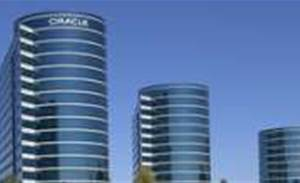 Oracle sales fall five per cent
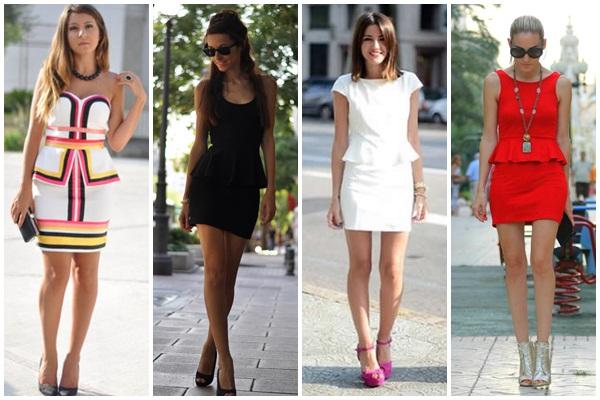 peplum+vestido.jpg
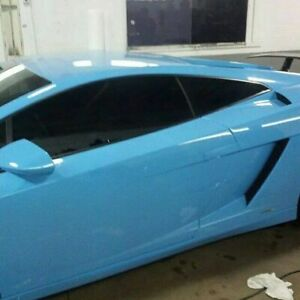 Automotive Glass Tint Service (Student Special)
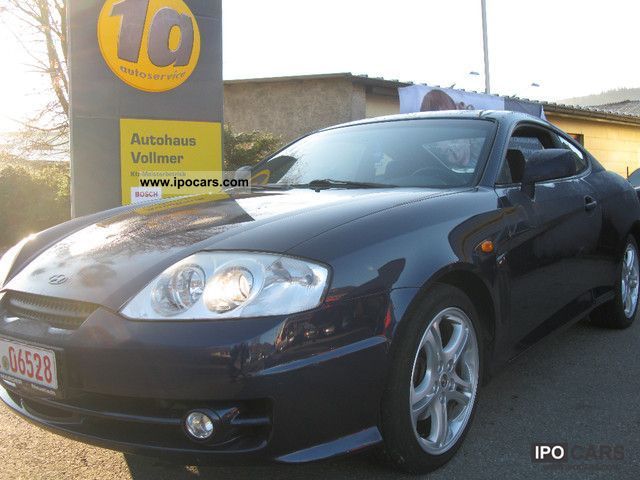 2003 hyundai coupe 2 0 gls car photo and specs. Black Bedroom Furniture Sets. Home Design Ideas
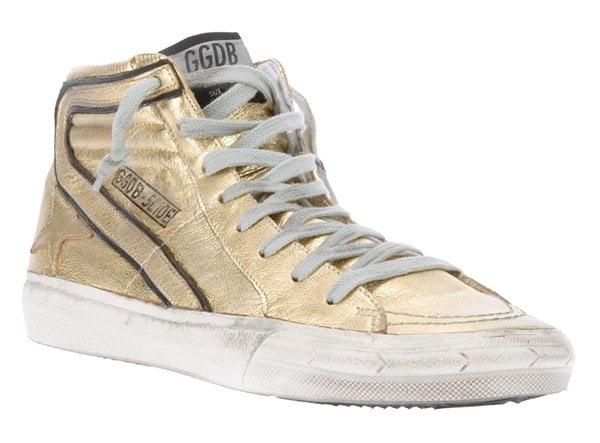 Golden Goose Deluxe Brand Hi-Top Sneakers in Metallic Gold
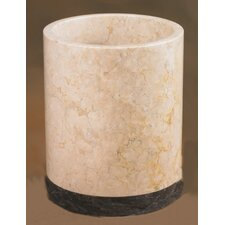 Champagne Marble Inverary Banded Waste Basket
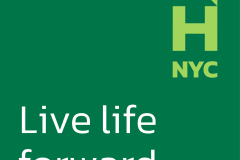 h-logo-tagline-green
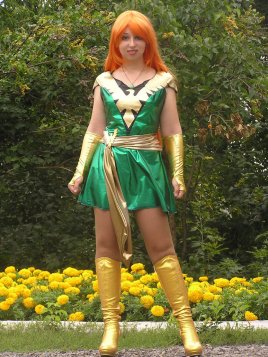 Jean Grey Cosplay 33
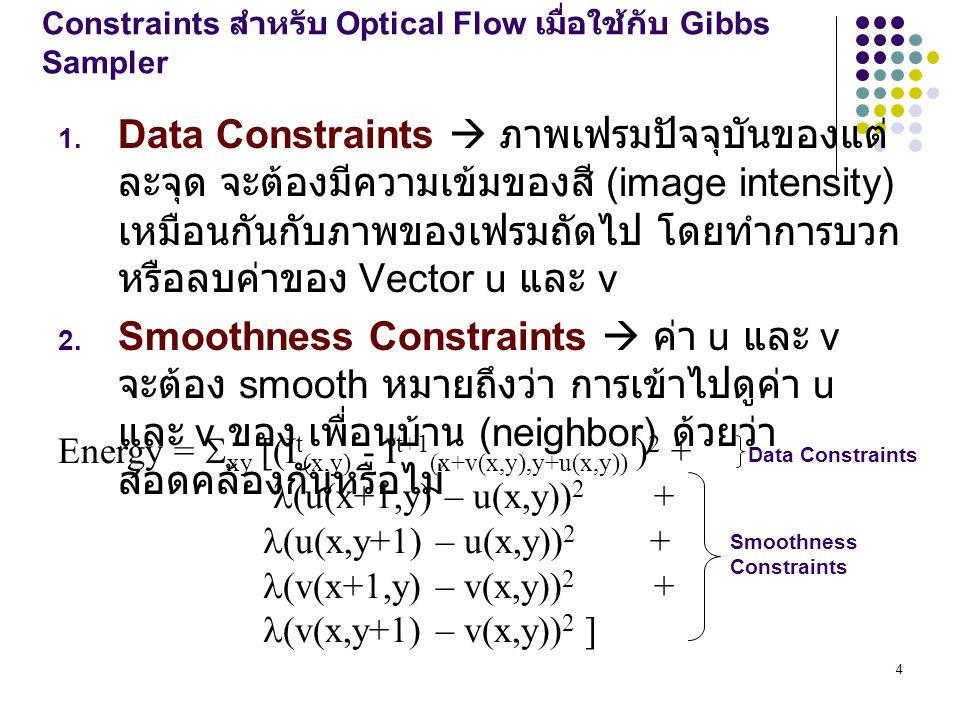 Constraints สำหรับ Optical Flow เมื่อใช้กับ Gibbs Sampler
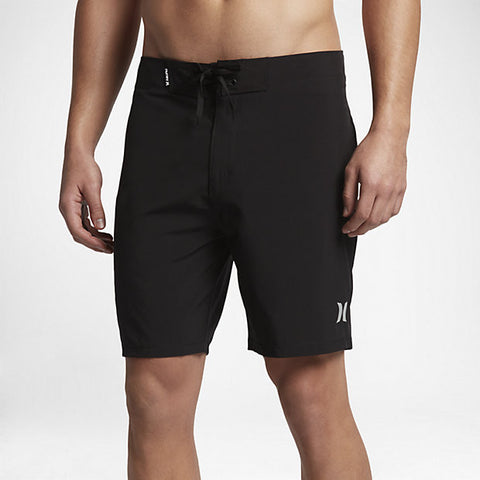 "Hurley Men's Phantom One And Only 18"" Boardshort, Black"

────────────────

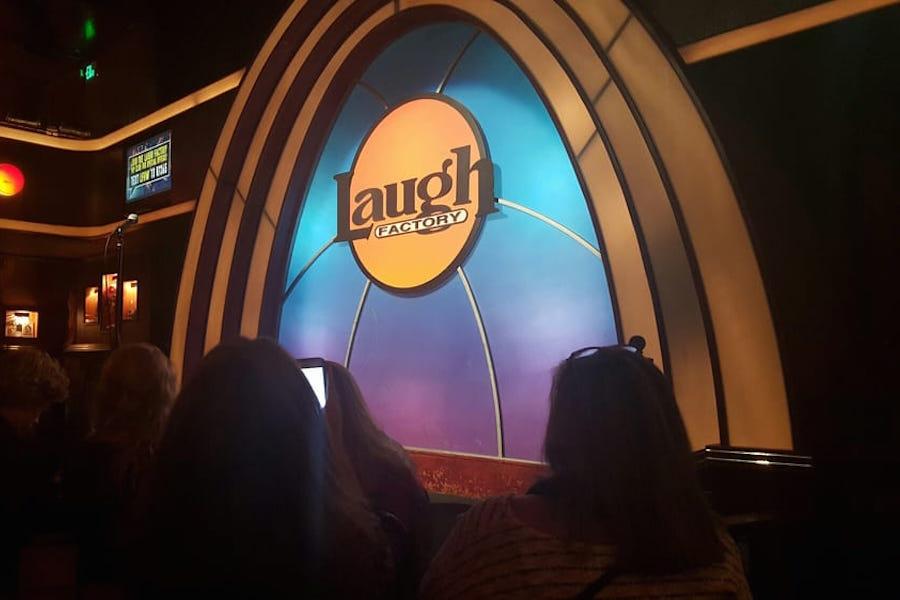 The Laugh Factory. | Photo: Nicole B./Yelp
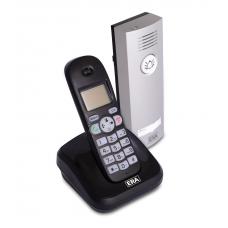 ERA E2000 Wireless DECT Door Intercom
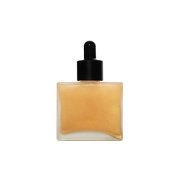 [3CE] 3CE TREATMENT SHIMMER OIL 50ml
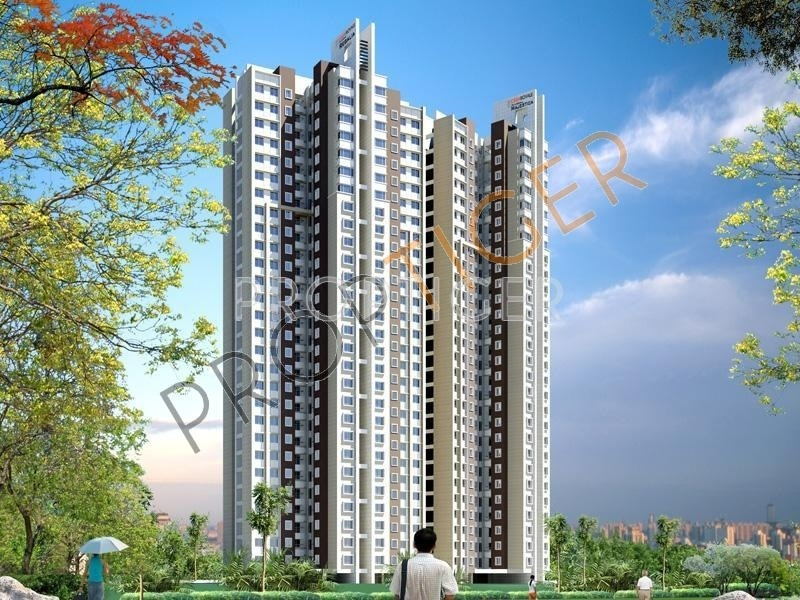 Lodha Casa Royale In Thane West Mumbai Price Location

────────────────

DIRECTIONS FOR THIS TASK: Please return the material above only from the line that holds "Oracle sales fall five per cent" through the line that holds "Jean Grey Cosplay 33", exactly as it stands, ends included and pictures omitted.

SOLUTION FOR THIS PROBLEM:
 Oracle sales fall five per cent
 peplum+vestido.jpg
 Automotive Glass Tint Service (Student Special)
 2003 hyundai coupe 2 0 gls car photo and specs. Black Bedroom Furniture Sets. Home Design Ideas
 Golden Goose Deluxe Brand Hi-Top Sneakers in Metallic Gold
 Champagne Marble Inverary Banded Waste Basket
 h-logo-tagline-green
 Jean Grey Cosplay 33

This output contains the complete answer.